Original ...the arbitral tribunal has referred to a "reasonable principle of interpretation", without indicating from which domestic legal system this principle, which it apparently considers as universal, has been derived....
It is therefore convenient to interpret this contract provision along the general principles of interpretation of contracts, notably those contained in Artt. 1156 at seq. of the French Civil Code. This approach starts with the literal and grammatical interpretation of the contract terms without, however, neglecting to place them in their proper context and to consider the contract as a whole in order to detect the real common intentions of the parties, taking inspiration in case of controversy about the proper meaning of these terms from the principle of good faith and by having recourse to the need for extrinsic elements of interpretation taken in particular from the historic context in which the contract is placed and from the relationship between the parties.
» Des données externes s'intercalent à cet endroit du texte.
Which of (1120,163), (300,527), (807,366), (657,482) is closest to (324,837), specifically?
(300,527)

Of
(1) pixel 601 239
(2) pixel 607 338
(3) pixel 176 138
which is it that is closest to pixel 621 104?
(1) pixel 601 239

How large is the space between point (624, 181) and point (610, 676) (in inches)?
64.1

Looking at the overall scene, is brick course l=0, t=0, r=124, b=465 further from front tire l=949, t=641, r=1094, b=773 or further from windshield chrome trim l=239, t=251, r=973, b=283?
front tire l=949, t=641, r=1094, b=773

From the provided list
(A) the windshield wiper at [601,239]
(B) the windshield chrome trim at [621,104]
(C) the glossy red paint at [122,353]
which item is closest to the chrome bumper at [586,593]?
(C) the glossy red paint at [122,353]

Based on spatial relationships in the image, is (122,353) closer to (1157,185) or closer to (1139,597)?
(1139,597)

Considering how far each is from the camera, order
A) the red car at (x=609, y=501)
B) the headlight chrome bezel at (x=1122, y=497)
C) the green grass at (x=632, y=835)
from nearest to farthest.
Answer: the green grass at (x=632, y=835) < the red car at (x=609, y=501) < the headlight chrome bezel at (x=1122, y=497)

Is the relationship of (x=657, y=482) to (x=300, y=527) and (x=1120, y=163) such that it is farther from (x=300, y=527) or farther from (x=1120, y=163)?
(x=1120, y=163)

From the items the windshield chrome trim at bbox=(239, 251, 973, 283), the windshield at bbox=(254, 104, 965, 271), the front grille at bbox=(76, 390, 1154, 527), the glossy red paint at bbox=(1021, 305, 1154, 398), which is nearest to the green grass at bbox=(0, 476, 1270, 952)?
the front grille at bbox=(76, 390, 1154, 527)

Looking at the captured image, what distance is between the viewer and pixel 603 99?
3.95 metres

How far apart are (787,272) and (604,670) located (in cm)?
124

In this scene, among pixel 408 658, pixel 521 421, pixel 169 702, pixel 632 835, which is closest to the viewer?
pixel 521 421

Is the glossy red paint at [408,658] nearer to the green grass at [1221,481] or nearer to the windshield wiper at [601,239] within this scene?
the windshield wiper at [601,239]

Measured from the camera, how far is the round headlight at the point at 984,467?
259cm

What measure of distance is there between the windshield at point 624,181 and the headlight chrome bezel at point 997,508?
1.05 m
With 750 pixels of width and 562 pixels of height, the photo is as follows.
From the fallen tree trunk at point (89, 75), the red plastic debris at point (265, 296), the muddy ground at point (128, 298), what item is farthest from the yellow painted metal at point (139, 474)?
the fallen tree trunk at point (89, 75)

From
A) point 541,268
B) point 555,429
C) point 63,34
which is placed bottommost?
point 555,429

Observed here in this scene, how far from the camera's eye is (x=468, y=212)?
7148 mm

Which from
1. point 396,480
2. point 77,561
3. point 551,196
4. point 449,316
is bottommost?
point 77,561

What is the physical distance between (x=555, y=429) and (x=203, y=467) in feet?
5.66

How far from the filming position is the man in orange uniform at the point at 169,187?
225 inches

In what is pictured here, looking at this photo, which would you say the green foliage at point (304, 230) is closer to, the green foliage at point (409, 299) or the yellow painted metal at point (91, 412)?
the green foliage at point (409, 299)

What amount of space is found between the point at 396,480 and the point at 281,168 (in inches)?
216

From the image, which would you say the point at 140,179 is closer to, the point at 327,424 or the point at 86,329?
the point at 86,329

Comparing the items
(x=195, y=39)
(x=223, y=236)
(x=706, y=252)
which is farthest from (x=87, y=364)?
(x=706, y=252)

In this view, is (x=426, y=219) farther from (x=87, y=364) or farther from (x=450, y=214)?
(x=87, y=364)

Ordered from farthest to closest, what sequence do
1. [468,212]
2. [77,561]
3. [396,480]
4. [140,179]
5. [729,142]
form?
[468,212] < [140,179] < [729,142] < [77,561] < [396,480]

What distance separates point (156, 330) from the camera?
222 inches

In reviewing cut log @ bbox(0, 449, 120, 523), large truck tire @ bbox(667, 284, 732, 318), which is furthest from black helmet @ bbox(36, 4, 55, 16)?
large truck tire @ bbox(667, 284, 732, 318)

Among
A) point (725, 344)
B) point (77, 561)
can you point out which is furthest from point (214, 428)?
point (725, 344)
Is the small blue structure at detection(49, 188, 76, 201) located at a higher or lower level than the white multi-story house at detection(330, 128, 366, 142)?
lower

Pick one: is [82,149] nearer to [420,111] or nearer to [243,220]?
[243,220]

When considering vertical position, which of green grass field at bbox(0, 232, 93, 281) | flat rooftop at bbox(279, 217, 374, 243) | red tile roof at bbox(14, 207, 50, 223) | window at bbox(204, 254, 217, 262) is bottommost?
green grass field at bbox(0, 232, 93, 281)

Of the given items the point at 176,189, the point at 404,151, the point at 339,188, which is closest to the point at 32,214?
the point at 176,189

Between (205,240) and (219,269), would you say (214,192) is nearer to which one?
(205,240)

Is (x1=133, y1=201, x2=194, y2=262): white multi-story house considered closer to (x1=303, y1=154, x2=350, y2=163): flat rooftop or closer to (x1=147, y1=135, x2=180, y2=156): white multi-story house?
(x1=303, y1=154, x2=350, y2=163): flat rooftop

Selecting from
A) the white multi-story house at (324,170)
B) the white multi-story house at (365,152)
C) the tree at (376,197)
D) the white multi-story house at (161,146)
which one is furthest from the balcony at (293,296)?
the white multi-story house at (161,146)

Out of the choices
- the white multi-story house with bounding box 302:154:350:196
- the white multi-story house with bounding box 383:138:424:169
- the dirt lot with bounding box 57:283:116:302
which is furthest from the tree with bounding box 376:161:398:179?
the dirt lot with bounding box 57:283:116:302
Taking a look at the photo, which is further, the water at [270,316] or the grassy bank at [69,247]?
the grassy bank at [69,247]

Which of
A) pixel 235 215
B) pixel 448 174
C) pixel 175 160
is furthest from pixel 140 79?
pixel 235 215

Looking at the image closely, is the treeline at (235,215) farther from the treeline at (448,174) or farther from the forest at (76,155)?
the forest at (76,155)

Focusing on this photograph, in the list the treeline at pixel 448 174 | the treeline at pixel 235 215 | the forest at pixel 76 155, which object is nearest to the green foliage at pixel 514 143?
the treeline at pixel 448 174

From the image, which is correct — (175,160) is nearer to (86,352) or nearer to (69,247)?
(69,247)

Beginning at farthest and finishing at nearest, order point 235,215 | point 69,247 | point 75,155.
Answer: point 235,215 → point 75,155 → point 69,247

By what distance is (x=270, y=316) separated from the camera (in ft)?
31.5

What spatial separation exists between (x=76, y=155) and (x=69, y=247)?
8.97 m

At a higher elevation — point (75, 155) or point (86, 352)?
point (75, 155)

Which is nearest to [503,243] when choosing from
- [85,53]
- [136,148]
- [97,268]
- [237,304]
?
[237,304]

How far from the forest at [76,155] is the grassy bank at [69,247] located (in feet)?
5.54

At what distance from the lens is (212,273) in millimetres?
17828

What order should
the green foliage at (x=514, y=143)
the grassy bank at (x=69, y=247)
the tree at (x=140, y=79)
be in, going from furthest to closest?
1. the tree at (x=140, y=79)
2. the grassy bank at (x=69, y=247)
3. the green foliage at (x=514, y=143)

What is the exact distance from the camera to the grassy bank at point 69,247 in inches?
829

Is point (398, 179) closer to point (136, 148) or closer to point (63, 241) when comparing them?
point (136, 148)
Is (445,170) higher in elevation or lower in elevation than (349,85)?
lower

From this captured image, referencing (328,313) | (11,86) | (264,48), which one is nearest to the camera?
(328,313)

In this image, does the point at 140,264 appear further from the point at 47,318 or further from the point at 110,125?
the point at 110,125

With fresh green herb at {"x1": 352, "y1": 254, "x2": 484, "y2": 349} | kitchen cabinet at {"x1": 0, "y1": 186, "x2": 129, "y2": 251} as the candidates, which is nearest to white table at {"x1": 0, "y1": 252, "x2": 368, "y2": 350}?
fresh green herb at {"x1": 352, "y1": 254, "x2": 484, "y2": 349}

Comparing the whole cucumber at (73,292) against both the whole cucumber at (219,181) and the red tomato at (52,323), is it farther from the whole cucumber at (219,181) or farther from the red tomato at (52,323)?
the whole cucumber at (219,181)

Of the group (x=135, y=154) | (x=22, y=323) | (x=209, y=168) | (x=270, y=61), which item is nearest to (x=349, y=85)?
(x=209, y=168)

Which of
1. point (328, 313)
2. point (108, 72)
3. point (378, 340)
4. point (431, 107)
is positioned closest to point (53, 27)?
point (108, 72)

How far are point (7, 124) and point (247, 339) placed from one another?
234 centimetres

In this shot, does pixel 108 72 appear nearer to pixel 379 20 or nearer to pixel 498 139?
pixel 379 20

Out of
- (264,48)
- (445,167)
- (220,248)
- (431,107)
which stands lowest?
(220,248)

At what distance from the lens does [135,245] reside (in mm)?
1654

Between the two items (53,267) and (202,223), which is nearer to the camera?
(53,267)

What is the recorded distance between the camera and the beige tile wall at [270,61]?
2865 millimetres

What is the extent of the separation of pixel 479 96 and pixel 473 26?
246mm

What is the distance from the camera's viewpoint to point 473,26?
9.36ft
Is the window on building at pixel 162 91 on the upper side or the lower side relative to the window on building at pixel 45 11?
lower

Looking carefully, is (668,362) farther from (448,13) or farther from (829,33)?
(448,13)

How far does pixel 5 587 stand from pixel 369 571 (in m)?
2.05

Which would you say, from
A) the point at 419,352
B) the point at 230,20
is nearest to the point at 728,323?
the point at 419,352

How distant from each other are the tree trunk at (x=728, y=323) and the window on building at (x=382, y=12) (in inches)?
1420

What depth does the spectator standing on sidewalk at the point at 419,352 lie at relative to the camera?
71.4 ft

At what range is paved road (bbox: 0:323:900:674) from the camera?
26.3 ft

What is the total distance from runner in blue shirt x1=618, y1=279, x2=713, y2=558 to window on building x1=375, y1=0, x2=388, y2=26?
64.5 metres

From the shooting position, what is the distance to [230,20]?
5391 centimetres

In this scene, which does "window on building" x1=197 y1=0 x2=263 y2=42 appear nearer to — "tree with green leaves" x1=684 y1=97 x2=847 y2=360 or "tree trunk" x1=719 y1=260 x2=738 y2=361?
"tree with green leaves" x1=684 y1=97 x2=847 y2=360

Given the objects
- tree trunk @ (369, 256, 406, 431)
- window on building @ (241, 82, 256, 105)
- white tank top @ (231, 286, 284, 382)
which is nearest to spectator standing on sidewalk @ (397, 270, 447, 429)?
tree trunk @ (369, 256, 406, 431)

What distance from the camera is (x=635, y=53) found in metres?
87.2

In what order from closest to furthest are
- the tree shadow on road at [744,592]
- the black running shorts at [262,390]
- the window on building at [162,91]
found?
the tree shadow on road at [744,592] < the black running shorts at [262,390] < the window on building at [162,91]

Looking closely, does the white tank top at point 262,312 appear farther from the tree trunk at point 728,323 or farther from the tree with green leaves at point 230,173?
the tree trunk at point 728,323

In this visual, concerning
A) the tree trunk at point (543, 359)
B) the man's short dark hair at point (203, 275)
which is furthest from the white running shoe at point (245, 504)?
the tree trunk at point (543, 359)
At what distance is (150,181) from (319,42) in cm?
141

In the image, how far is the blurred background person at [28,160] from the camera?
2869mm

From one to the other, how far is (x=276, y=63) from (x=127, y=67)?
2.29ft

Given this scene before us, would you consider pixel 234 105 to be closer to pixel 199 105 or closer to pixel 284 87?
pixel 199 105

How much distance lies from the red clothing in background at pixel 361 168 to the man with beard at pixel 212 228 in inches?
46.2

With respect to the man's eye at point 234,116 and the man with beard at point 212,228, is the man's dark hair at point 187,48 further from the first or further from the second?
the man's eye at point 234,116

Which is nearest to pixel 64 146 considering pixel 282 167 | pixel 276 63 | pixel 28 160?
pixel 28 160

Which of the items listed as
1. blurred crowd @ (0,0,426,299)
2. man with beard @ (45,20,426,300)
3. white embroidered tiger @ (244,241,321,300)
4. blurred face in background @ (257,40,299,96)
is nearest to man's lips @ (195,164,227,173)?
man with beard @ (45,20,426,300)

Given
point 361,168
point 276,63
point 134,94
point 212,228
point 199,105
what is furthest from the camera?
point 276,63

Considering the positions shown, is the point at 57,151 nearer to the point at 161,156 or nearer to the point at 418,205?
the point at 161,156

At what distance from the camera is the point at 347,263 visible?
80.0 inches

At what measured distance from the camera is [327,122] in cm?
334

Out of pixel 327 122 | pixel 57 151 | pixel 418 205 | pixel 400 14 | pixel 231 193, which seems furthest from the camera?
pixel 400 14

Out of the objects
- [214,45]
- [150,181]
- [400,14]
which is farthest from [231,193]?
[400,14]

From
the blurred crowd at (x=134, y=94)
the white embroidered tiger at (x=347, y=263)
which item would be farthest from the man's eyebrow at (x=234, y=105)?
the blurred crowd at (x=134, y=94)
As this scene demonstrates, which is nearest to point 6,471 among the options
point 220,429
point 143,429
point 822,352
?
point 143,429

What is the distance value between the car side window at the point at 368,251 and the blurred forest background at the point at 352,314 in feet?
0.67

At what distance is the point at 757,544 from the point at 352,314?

Original ... A rule of interpretation that is universally recognized provides that in case of two conflicting interpretations or two possible meanings of the same contract term one must, in case of doubt, prefer the interpretation which conserves a certain meaning to these words rather than following an approach which renders them useless or even absurd. This "principle of effet utile” also called "principle of effectiveness” ("ut res magis valeat quam pereat”) is sanctioned, notably by Art. 1157 of the (French) Civil Code.
Original One can acknowledge the existence of a general principle according to which a claimant who claims damages for non-performance carries the burden of proving the existence and the contents of the obligation while it rests upon the defendant to claim and to prove the fact that he has performed this obligation.